Zuflucht fand die Familie zuerst in Rieneck und später bei den Grafen von Erbach im Odenwald, die sich dann bei Friedrich II. von der Pfalz für Grundler einsetzten. So wurde ihm im Juli 1554 ein Lehrstuhl an der Universität Heidelberg angeboten, wo Protestanten keine Verfolgung zu befürchten hatten. Allerdings konnten sie davon kaum profitieren, da Morata und ihr Mann, geschwächt durch die jahrelange Flucht, bald starben.

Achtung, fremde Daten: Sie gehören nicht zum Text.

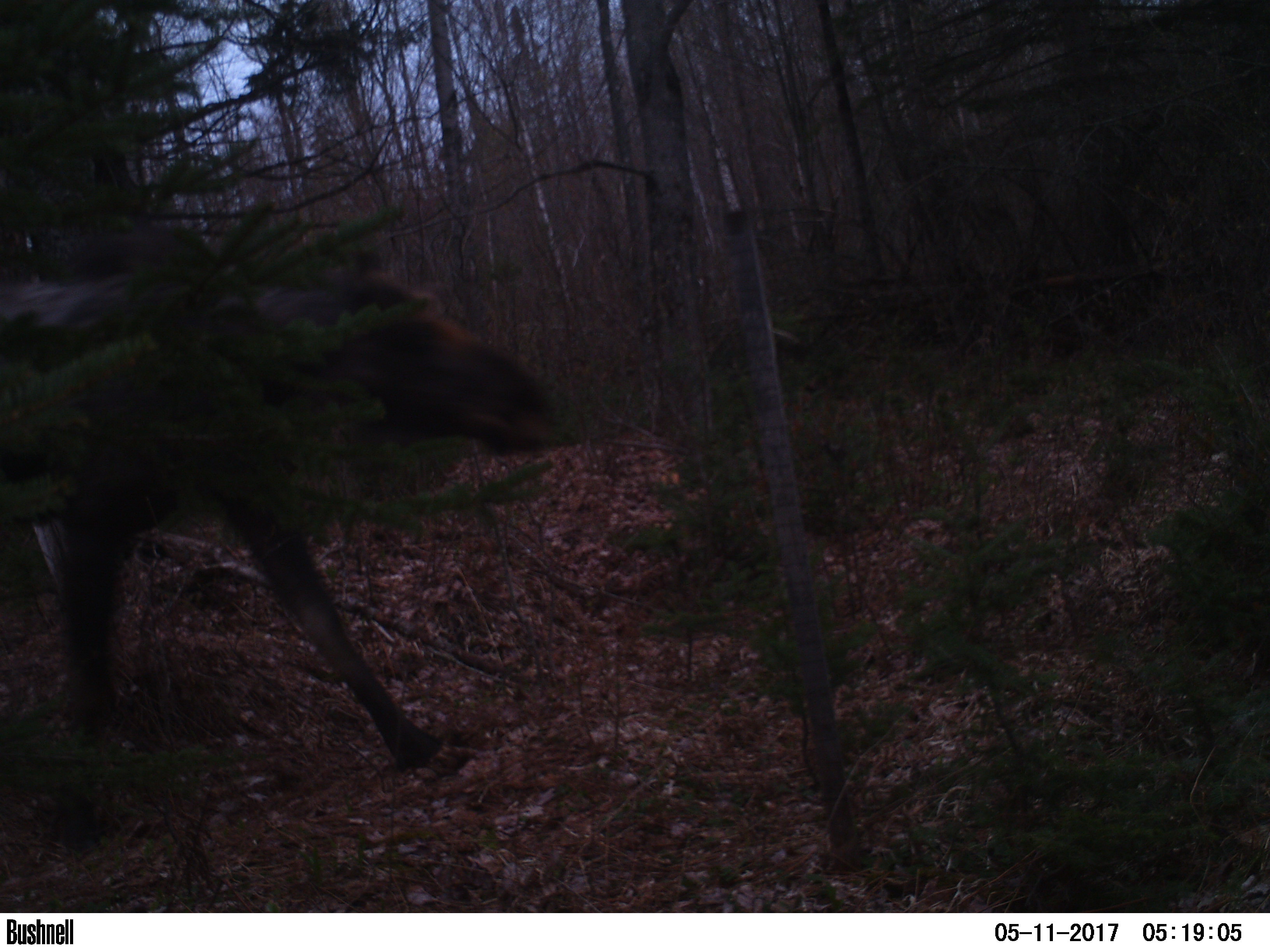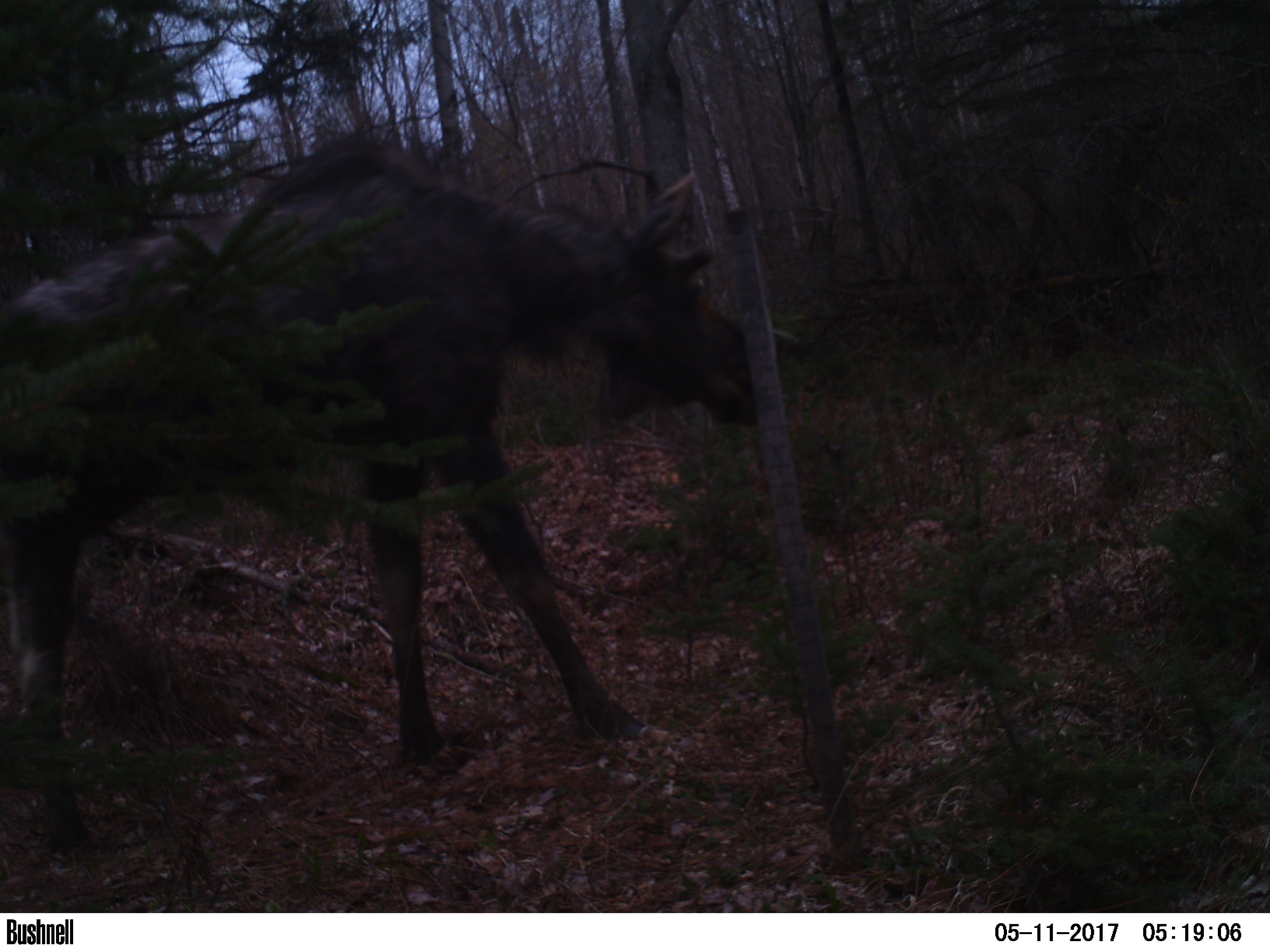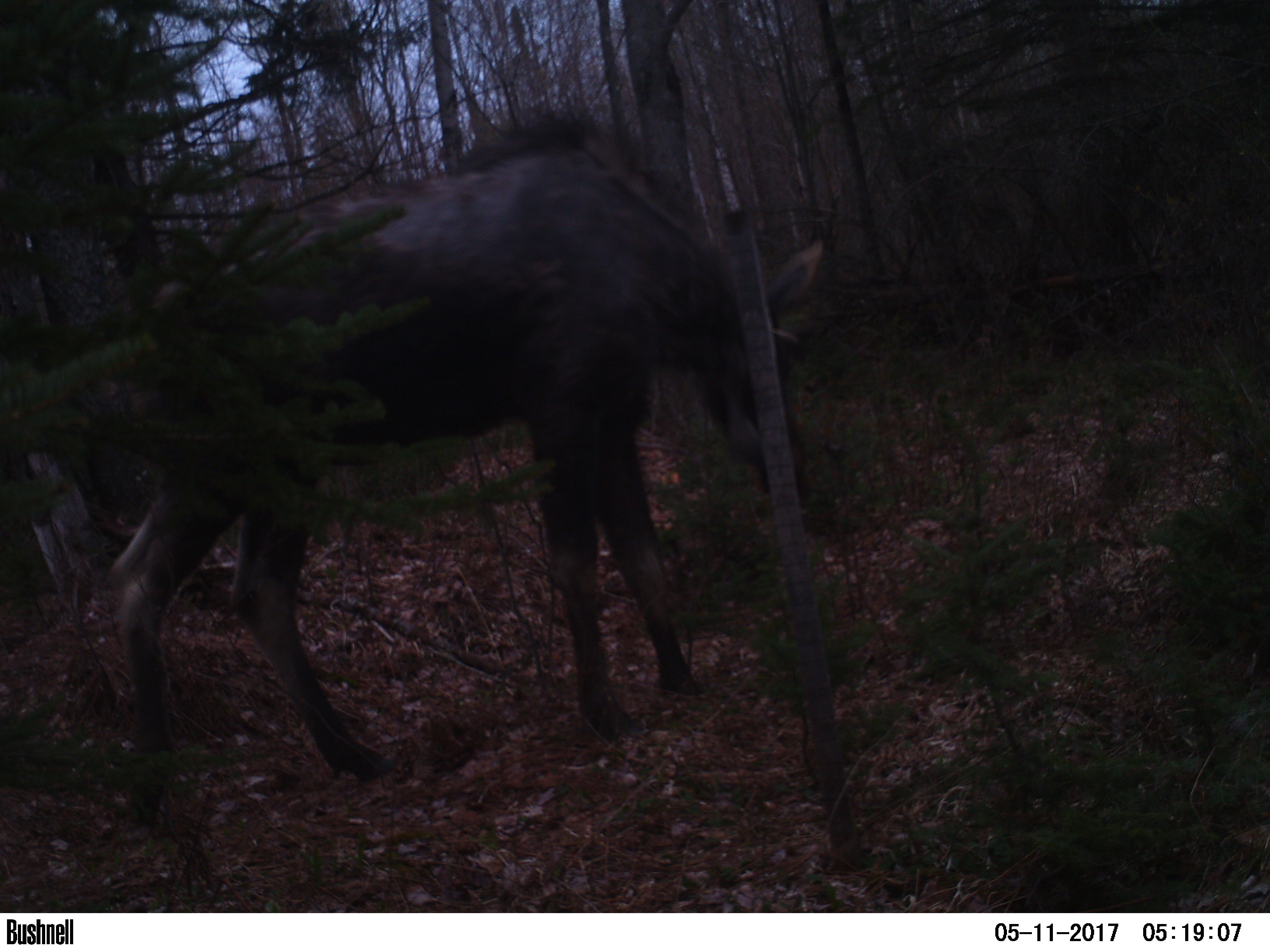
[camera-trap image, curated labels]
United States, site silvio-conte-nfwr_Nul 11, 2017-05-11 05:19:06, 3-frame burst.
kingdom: Animalia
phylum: Chordata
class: Mammalia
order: Artiodactyla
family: Cervidae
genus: Alces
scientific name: Alces alces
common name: moose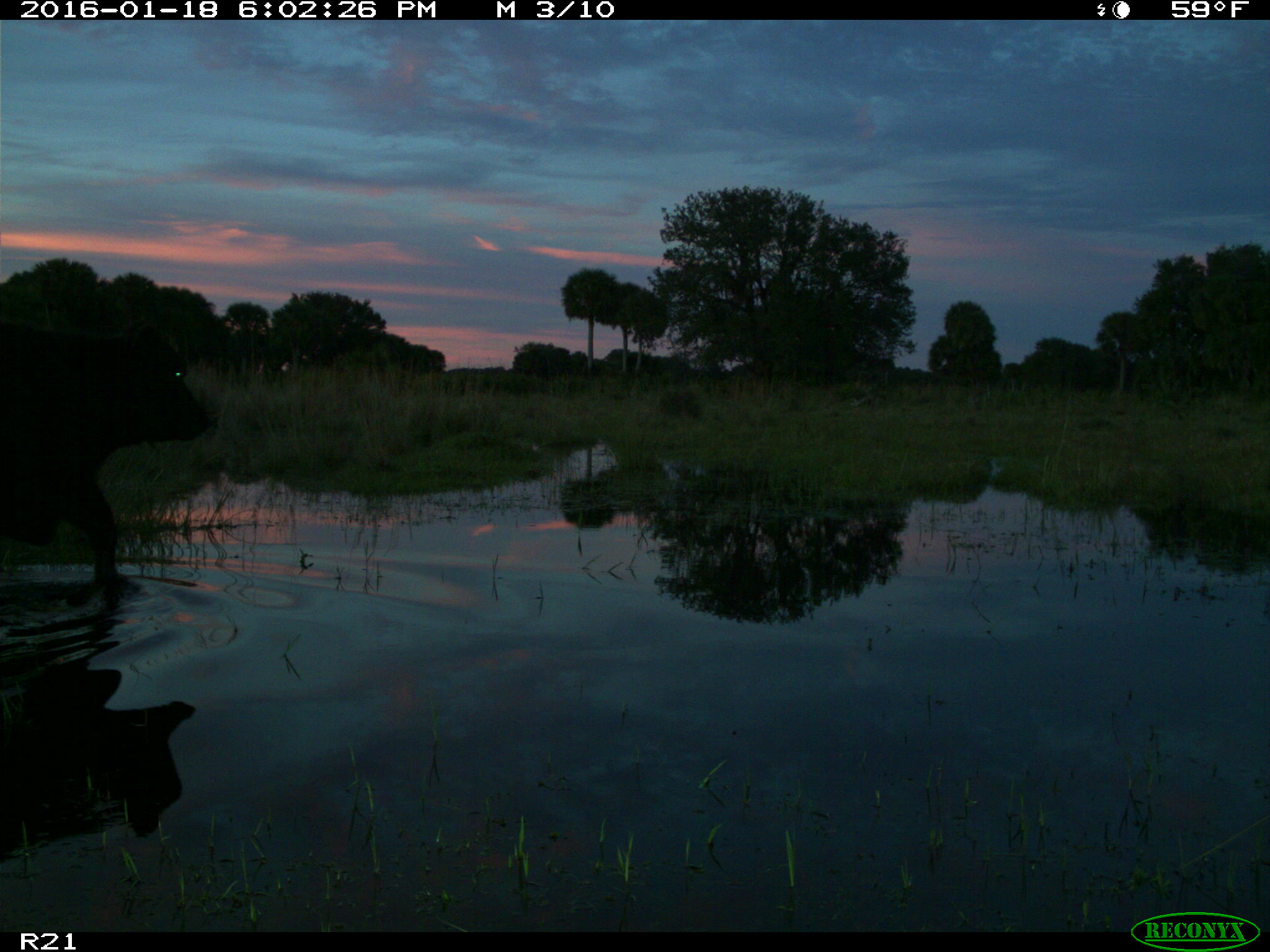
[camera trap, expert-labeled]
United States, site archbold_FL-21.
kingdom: Animalia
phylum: Chordata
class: Mammalia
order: Artiodactyla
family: Bovidae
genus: Bos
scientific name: Bos taurus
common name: domestic cow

Die Angabe, dass Morata kurz vor ihrem Tod als erster Frau ein Lehrstuhl für Griechisch und Literatur an der Universität Heidelberg angeboten wurde, kann durch die erhaltenen Dokumente nicht belegt werden.

Der Kampf zwischen den beiden wichtigsten christlichen Glaubensrichtungen hat Moratas Leben und Werk entscheidend geprägt. Und er wird auch die zukünftigen Generationen von männlichen und weiblichen Gelehrten prägen, da die gegenseitige Verfolgung immer massiver wurde. Jeder Ansatz abweichenden Denkens konnte die Angriffe von Seiten einer oder beider Religionen nach sich ziehen.